Former Takefuji Corp. Chairman Yasuo Takei was sentenced Wednesday to a suspended three-year prison term for wiretapping and defamation of character.

The Tokyo District Court also fined Takefuji 1 million yen for violating the Telecommunications Business Law in the wiretapping.

Takei, the 74-year-old founder of the moneylender, pleaded guilty to ordering a subordinate in 2000 and 2001 to bug the phones of two freelance journalists who had written articles criticizing the major consumer loan firm.

He had also been charged with defamation of character for directing Takefuji employees to place libelous statements about one of the journalists on its Web site.

Takei's prison term was suspended for four years. Prosecutors had demanded he spend three years in prison.

In handing down the sentence, presiding Judge Tsutomu Aoyagi said there was no excuse for Takei's ordering the illegal wiretaps.

"As founder of Takefuji, his intentions to protect his company may have been sincere," the judge said. "But as leader of a major company, he should have considered legitimate actions, such as filing a lawsuit" to try to stop the publication of articles critical of the firm.

The judge also said the defamation of the journalist has had serious consequences, given that the statements were posted on Takefuji's Web site, which is accessed by a large number of people.

The wiretapping was discovered when former Takefuji employee Kazuhiro Nakagawa gave journalist Shunsuke Yamaoka internal company documents in 2002. From the files, Yamaoka wrote articles on problems in the company, including the practice of bugging phones.

According to Yamaoka, the documents included transcripts of private phone conversations between December 2000 and February 2001. Nakagawa also confessed to him that he had been involved in the wiretapping.

Nakagawa was given a suspended three-year prison term in May by the Tokyo District Court.

Takei was arrested in December on the wiretapping charge, and stepped down as chairman six days later.

The defamation charge came from a criminal complaint filed by Yamaoka and freelance journalist Yu Terasawa two months earlier.

Takei had ordered employees to write messages for its Web site, saying that allegations of wiretapping, which had appeared in articles written by the two journalists, were groundless and that they may have been relying on fabricated evidence.
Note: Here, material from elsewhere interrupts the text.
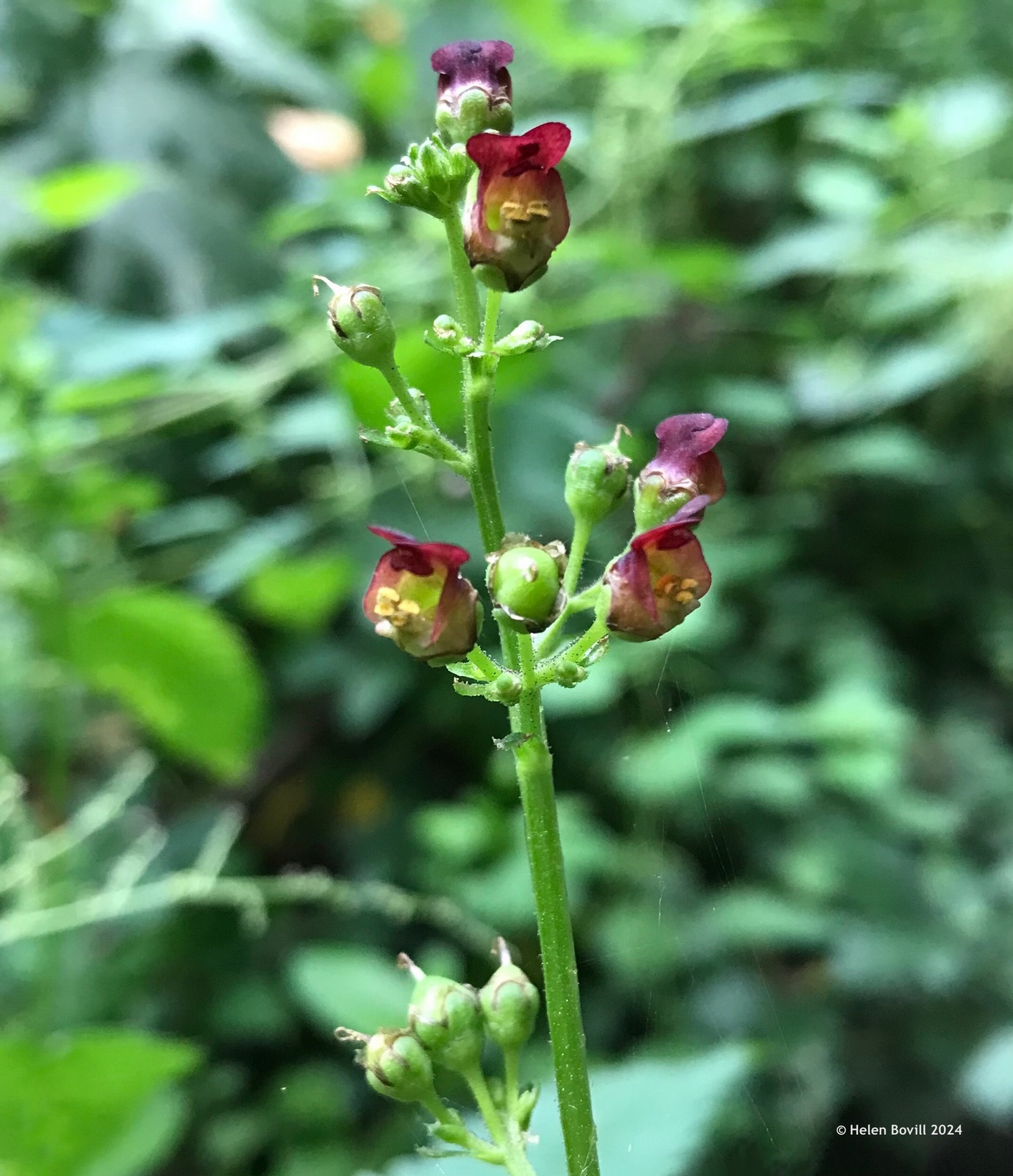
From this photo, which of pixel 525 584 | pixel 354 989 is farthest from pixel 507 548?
pixel 354 989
In handing down the suspended sentence, Aoyagi said Takei quit as Takefuji chairman and is repentant. Takefuji released a statement that it accepts the court decision and will devote itself to preventing similar wrongdoings and to regaining public trust.

But Yamaoka told reporters, "I am dissatisfied with the ruling."

He said he does not think Takei is sorry for the wiretapping and claimed Takei, while out on bail during the trial, approached him and tried to settle the defamation charge out of court -- an action Yamaoka believes indicates he was trying to hush up the crime.

Separately, Kenji Utsunomiya, a lawyer active in helping heavy debtors of consumer loan companies, stressed that there are many unresolved problems at Takefuji.

Although Takei stepped down, his second son is still the representative director of Takefuji, and the company is suing several lawyers who are helping heavy debtors in an attempt to interfere with their work, he said.

As for Takei's relationship with Takefuji, the company has announced the founding family's share of the firm's outstanding stocks, which earlier stood around 60 percent, will eventually come down to less than 25 percent.